Automakers are responsible for designing practical solutions for vehicles that effectively respond to current environmental and economic limitations. Manufacturers can tackle this from numerous angles. Hyundai, for instance, is replacing microchips with software-based alternatives that are integrated into the vehicle’s software and user experience (UX) architecture. Design houses, however, also hold critical responsibility for designing attractive vehicles that can respond to future social and economic pressures without compromise. Recent consumer shifts towards sustainability and ethical material resourcing are providing manufacturers unique opportunities to explore alternative approaches to otherwise conventional areas of vehicle development.
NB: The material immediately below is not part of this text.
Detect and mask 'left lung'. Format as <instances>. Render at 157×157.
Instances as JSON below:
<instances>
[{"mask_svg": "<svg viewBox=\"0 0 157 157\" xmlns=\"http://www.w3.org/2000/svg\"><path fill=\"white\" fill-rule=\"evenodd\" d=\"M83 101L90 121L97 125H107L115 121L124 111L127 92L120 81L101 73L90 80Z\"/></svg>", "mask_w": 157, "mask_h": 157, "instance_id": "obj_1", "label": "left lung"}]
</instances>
Karl Brauer, Executive Analyst at CarExpert.com and a highly experienced industry veteran, suggests that with technical innovation accelerating and manufacturers struggling to keep up with the change, more emphasis is now being placed on software and technical architecture advancement. “Technology already influences what cars look like and how they drive more than it did ten years ago,” he says. “When you look at the evolution of personal transportation, there’s no escaping technical integration and the expectation is that cars are going to continue to more deeply embed software as time goes on.”
Paul Woods, Chief Executive of design house Edenspiekermann, says that the next short-term development in design will favour endless customisation, automation augmentation and software integration. Exploring how each factor contributes to current and future prospects of automotive design could help illuminate where long-term design trends are likely to take the automotive industry.